**DIRECTION:** List every line of the listing below that contains the word "beetle", copying each line in full.
### EXCERPTED DATA
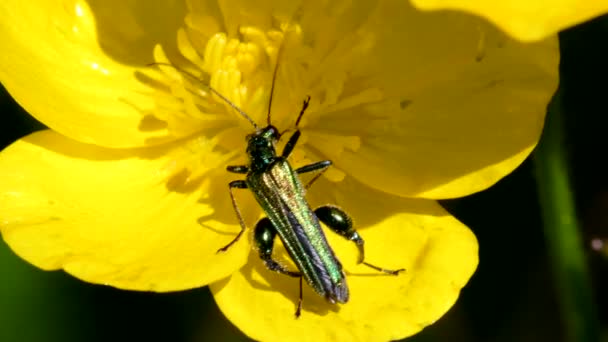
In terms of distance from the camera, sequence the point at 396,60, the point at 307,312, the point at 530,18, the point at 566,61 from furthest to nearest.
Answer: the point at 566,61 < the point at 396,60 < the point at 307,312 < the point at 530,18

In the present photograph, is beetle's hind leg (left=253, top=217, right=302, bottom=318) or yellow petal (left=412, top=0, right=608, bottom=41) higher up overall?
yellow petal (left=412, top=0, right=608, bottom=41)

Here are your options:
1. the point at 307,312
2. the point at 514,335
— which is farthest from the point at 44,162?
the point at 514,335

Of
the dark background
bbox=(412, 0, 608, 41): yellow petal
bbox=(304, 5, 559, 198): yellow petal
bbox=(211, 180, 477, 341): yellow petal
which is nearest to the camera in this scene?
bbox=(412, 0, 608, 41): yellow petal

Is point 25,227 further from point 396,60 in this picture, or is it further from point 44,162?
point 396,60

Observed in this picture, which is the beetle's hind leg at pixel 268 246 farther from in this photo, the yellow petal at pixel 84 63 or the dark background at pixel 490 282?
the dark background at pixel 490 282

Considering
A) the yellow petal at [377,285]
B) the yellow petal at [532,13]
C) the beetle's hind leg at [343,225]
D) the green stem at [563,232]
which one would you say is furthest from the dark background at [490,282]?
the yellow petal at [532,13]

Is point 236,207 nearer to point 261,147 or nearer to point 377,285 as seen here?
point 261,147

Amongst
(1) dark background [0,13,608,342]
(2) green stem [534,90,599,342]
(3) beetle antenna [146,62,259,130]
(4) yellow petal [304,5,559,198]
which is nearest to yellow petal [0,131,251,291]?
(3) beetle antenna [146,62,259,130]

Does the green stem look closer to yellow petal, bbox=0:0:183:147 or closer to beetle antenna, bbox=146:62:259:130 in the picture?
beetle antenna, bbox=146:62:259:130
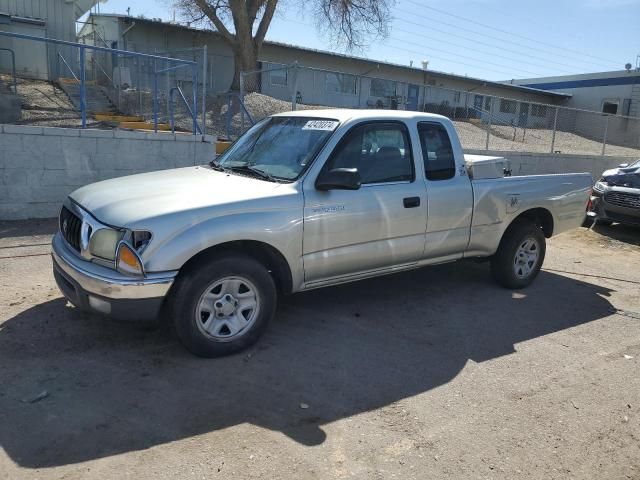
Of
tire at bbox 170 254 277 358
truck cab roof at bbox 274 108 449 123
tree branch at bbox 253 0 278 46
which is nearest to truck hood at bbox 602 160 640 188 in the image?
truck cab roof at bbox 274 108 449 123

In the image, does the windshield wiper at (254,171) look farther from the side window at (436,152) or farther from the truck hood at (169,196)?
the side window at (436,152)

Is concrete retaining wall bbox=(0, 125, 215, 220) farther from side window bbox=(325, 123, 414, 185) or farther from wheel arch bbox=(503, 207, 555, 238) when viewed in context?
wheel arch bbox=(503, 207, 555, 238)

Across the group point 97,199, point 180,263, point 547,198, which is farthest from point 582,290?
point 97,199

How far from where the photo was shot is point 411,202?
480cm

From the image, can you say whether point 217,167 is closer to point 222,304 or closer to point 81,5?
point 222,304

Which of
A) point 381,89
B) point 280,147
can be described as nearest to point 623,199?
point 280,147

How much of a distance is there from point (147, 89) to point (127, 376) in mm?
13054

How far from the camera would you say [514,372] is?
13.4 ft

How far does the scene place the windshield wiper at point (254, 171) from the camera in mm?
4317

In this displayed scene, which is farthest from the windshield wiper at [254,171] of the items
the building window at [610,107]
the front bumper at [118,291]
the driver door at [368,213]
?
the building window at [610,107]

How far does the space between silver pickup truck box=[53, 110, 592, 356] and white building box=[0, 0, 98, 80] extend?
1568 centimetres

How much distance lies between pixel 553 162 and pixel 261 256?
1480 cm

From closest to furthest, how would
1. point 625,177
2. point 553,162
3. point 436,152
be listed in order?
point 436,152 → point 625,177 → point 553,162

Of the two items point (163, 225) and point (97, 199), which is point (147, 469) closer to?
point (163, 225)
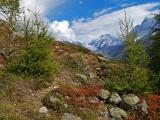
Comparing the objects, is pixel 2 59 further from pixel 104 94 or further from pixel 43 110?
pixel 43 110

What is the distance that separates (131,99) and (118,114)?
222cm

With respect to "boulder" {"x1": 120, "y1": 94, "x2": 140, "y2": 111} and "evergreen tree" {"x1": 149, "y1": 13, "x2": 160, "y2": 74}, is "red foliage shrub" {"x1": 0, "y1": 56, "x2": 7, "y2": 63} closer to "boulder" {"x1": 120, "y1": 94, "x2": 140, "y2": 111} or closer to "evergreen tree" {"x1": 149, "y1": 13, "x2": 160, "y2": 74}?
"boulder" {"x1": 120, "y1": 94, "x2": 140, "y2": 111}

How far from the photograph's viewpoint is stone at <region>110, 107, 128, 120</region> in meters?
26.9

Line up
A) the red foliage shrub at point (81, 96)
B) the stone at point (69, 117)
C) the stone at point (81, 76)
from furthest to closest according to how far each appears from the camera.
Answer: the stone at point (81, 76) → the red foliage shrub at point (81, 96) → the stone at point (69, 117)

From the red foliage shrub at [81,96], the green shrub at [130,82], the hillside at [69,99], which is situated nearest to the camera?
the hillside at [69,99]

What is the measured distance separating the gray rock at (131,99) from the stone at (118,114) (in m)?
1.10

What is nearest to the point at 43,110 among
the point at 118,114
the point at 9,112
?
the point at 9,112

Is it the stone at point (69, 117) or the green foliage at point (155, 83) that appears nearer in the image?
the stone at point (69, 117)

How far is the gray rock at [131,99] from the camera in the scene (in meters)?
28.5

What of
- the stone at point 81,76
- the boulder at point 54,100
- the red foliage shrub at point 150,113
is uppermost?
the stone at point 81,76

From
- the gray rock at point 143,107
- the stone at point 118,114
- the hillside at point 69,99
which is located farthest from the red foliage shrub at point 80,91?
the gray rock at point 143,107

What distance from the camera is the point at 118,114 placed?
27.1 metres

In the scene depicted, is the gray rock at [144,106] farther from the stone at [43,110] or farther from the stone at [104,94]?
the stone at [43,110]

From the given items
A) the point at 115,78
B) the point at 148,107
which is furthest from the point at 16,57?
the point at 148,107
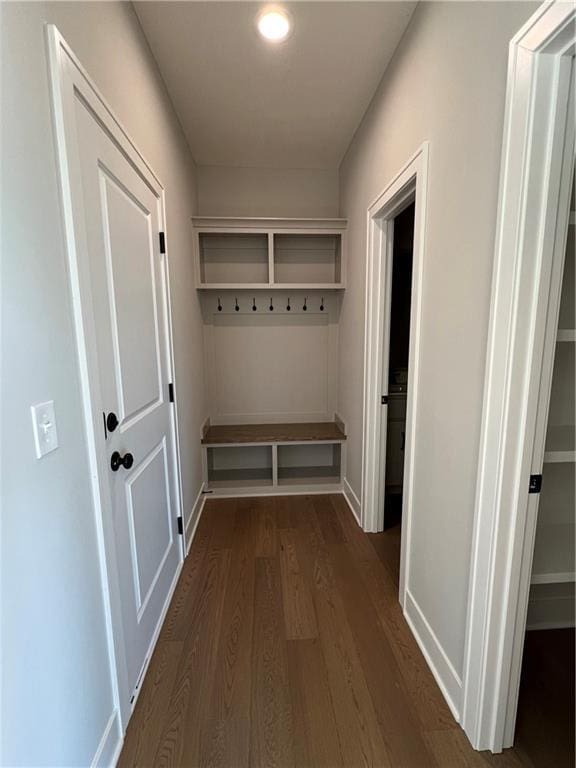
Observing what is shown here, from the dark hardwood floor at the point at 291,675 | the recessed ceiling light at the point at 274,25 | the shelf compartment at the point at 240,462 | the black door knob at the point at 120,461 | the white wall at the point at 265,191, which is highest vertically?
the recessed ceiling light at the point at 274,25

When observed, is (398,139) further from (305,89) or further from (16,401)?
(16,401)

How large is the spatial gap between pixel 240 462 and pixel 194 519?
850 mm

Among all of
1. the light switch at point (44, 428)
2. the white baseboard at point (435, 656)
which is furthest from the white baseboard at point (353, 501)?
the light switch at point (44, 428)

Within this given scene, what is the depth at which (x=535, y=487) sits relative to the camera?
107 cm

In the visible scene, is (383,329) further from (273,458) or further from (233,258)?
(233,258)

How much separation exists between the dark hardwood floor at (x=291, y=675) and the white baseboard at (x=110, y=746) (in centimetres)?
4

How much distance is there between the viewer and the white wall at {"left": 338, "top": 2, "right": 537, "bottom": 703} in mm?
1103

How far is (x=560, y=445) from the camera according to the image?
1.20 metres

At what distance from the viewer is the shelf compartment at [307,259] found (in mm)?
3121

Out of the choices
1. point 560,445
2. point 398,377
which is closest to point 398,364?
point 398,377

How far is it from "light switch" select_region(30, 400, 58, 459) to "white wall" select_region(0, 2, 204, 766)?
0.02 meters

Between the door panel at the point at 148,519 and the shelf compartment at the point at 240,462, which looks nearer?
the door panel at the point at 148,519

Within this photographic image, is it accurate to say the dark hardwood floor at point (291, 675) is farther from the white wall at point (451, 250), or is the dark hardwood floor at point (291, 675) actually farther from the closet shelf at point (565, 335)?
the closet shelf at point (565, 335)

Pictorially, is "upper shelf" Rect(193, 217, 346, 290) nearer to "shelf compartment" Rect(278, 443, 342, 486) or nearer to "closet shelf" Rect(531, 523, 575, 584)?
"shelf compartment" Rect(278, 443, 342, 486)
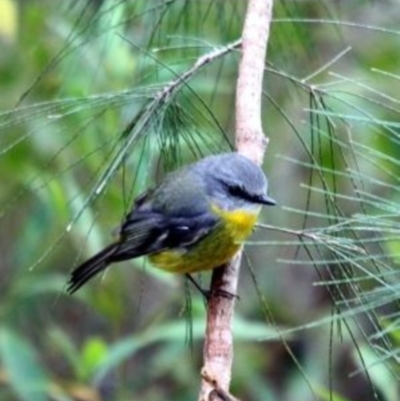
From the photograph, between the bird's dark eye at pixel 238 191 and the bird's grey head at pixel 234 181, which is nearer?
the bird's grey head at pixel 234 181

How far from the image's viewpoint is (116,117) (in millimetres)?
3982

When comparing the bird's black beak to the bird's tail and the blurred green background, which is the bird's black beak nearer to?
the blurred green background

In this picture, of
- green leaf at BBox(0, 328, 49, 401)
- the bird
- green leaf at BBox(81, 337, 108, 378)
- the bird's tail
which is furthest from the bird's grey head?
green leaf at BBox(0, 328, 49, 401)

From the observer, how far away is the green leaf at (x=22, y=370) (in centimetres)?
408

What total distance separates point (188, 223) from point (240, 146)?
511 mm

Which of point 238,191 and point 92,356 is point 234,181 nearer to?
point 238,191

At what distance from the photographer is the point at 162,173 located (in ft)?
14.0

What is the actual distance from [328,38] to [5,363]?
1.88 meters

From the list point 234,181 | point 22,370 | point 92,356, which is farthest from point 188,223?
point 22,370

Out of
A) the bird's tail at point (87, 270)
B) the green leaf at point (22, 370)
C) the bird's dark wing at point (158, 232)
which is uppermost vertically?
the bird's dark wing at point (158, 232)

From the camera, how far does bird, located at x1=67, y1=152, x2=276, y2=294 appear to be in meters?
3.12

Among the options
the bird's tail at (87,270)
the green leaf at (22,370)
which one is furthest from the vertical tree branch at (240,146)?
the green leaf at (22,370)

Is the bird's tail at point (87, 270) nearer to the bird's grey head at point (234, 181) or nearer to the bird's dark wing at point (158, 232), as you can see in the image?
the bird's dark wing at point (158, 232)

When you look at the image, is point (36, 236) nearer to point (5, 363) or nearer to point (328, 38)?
######
### EXCERPTED DATA
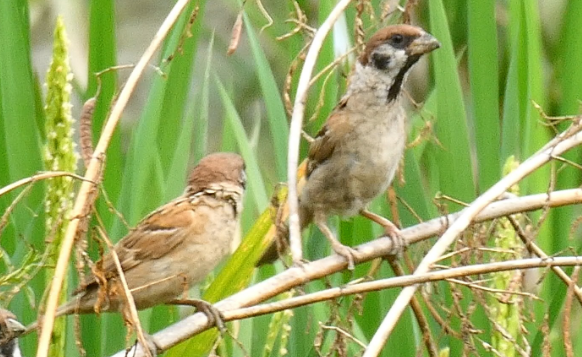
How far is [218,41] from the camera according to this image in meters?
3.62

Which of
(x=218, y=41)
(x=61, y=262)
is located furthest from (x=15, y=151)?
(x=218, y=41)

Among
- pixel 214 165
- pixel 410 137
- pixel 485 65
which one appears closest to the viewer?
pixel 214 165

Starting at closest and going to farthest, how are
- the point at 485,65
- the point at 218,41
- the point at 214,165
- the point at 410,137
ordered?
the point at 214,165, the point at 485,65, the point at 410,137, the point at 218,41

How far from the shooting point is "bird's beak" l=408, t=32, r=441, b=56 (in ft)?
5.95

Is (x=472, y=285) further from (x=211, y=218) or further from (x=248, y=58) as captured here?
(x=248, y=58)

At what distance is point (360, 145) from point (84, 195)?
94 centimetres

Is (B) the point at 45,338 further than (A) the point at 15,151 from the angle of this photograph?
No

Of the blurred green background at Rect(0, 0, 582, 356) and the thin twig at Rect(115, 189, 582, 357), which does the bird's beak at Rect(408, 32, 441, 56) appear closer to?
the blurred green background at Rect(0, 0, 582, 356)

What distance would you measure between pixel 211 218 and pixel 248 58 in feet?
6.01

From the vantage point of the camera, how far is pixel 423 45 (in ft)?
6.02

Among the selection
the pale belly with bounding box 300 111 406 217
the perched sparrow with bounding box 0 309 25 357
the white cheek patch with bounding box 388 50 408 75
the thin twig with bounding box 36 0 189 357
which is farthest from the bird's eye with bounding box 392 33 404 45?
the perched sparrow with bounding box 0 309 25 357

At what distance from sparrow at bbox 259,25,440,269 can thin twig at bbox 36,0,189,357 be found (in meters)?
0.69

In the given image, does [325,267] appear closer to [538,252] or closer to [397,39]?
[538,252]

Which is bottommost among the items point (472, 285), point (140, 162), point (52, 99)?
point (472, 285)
######
### EXCERPTED DATA
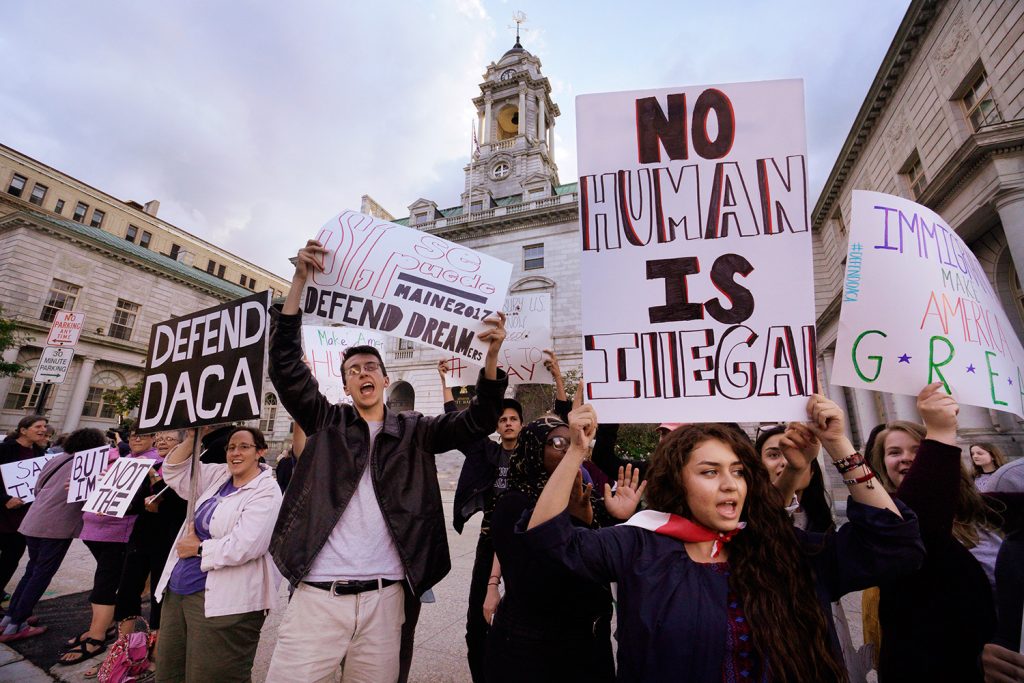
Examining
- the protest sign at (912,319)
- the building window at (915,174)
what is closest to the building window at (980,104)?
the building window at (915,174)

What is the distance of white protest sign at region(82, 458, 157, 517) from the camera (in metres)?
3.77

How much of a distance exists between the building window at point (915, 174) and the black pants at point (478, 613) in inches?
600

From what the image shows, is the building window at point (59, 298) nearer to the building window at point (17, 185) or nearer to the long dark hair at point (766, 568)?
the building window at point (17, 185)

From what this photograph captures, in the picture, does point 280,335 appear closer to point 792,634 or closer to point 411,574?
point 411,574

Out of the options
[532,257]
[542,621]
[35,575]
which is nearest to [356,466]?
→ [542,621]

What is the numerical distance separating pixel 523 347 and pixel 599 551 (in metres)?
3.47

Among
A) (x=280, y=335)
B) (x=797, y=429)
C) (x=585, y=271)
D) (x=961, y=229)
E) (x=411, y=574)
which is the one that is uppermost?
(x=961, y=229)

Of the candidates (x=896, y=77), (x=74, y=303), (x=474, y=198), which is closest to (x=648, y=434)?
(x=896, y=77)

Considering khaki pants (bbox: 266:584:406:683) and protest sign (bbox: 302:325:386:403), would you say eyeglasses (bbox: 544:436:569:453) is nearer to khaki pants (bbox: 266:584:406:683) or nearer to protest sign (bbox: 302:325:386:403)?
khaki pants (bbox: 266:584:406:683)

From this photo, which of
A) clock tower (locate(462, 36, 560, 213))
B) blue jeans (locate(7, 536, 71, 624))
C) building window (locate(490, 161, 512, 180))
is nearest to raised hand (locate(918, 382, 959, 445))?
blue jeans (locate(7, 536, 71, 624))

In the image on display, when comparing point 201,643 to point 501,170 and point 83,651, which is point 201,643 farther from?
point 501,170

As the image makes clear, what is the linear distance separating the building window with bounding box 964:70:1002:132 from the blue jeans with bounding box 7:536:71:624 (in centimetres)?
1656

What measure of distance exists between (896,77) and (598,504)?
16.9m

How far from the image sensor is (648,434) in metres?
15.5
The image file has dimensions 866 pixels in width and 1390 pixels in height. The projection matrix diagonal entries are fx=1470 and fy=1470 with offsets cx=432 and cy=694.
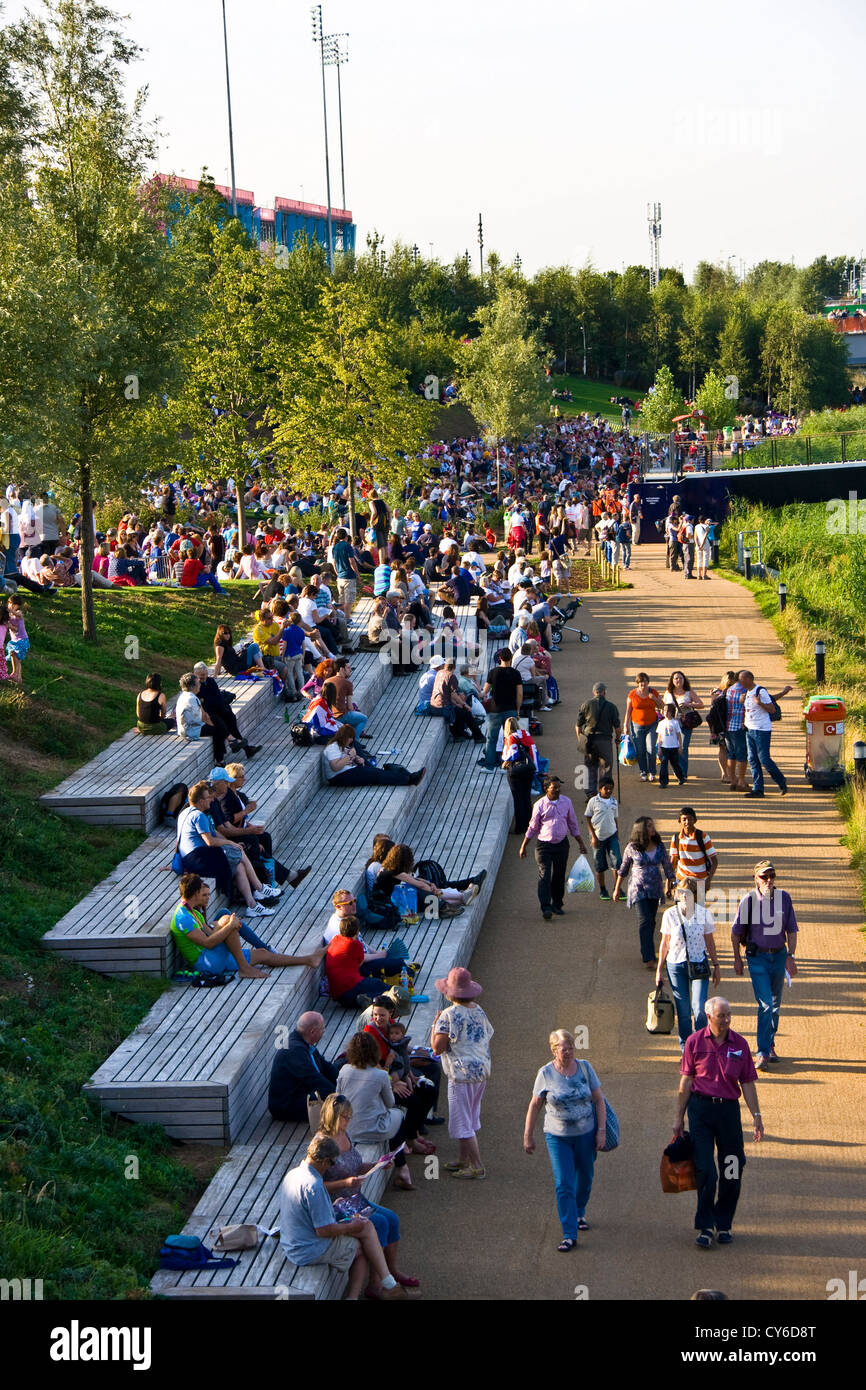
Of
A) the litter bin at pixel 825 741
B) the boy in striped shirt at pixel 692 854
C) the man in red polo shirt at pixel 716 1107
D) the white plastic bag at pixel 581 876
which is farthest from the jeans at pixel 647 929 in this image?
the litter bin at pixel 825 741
######
**ANSWER TO THIS EXERCISE:**
In the present photograph, is beetle's hind leg (left=253, top=217, right=302, bottom=318) or yellow petal (left=412, top=0, right=608, bottom=41) higher up overall?
Observed in this picture, which is the beetle's hind leg at pixel 268 246 farther from in this photo, the yellow petal at pixel 84 63 or the dark background at pixel 490 282?
C) the beetle's hind leg at [343,225]
(3) beetle antenna [146,62,259,130]
(3) beetle antenna [146,62,259,130]
Does the green stem look closer to yellow petal, bbox=0:0:183:147 or closer to beetle antenna, bbox=146:62:259:130 in the picture?
beetle antenna, bbox=146:62:259:130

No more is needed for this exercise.